3. You judge your progress by the scale or the mirror. Wayne C. Miller said it perfectly in his article in The Journal of Social Issues: “Unequivocal acceptance of the notion that thinness equals health and fitness has been the only health intervention strategy available for many large men and women….. Any intervention strategy for the obese should be one that promotes the development of a healthy lifestyle. The outcome parameters used to evaluate the success of such an intervention should be specific to disease risk and symptomatologies and not limited to medically ambiguous variables like body weight or body composition.” In other words, you do not have to be thin to be healthy. Take home message: do not compare yourself to others, believe that your size is indicative of your health, or put yourself down because you do not look like an oxygen magazine cover model. Try tracking your weight lifted for each exercise, and see how your workouts change throughout the month, or testing your 1 mile time every couple of weeks. This kind of progress is much more indicative of the positive changes that your body is making!

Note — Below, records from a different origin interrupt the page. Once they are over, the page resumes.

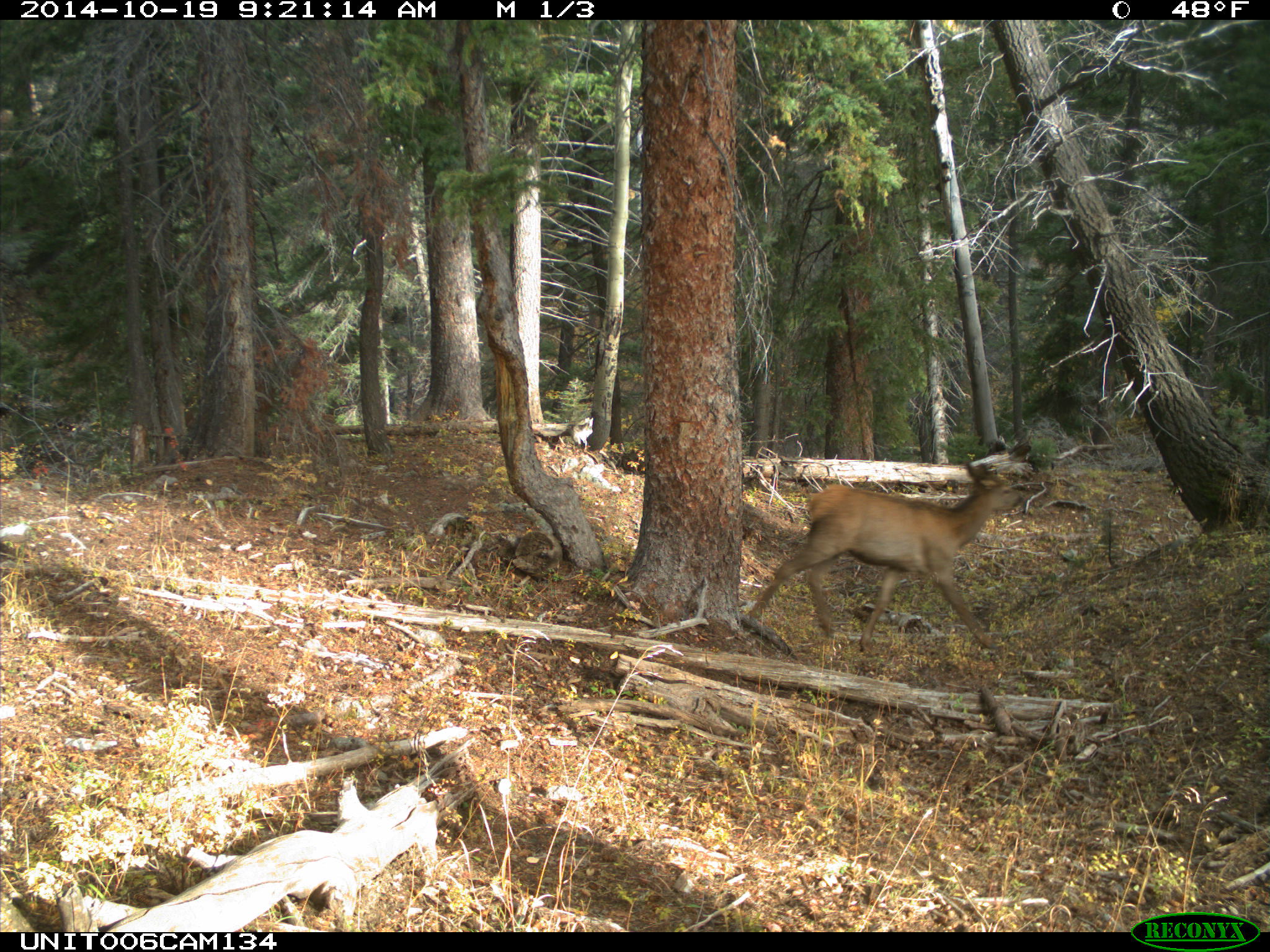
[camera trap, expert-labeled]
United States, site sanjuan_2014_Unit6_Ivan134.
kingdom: Animalia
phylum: Chordata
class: Mammalia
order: Artiodactyla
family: Cervidae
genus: Cervus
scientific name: Cervus elaphus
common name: red deer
Cervus elaphus (red deer).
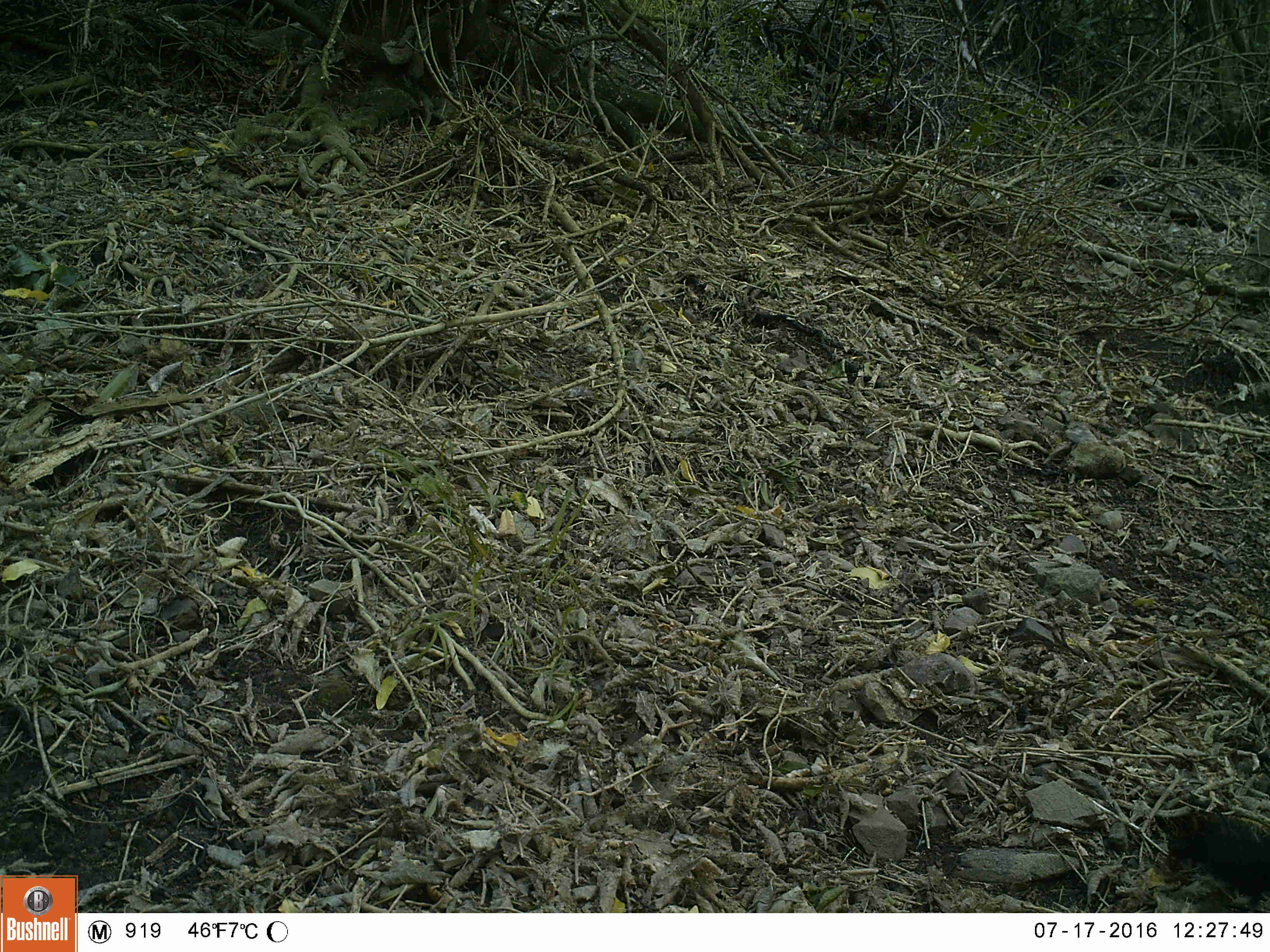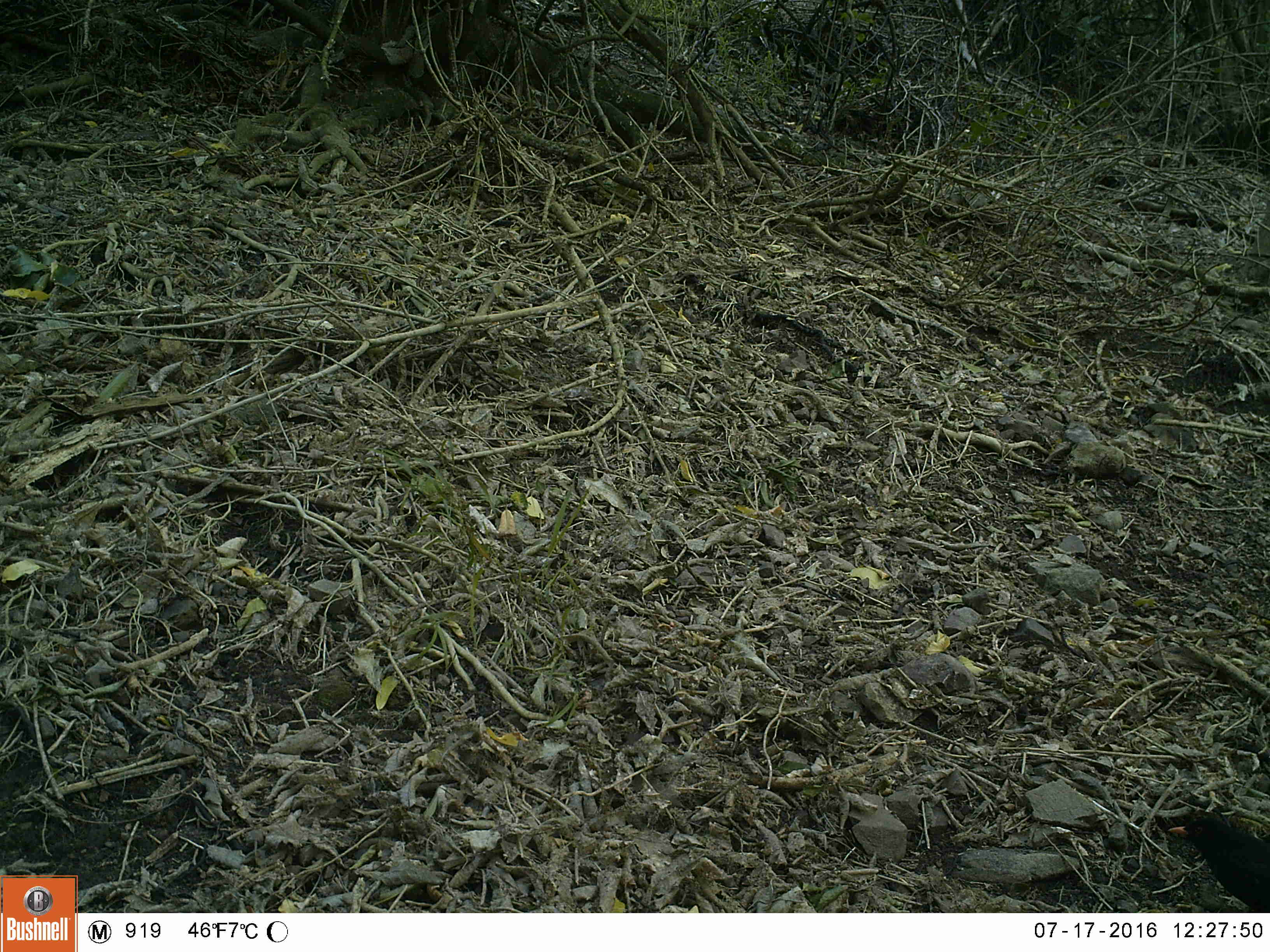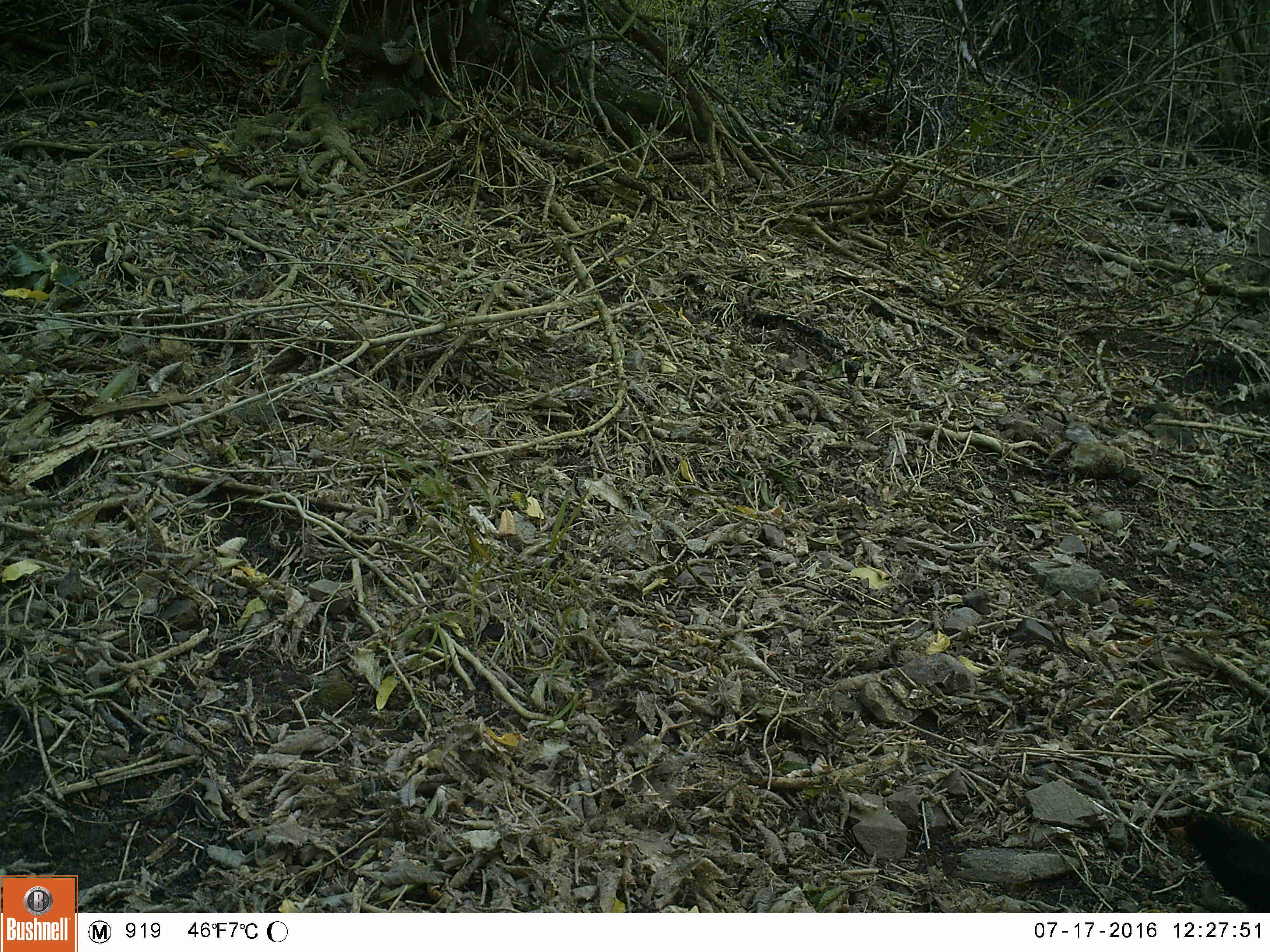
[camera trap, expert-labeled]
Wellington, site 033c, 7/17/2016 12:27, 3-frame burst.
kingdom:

4. Thinking of exercise and healthy eating as a temporary fix. Deciding to lose weight, to get more fit, to eat healthy, or to exercise more, should be a long-term step-by-step process that is incorporated into your life, not adopted half-heartedly to see results and then return to your older ways, only to have to go through the cycle again in a matter of months or years. Take home message: You do not have to exercise 5 days per week, eat clean 100% of the time, and be perfect at your “fit life” right away. Instead, make small changes every day, like drinking more water on Monday, and eating more vegetables on Tuesday, and spending 10 more minutes in the gym on Wednesday.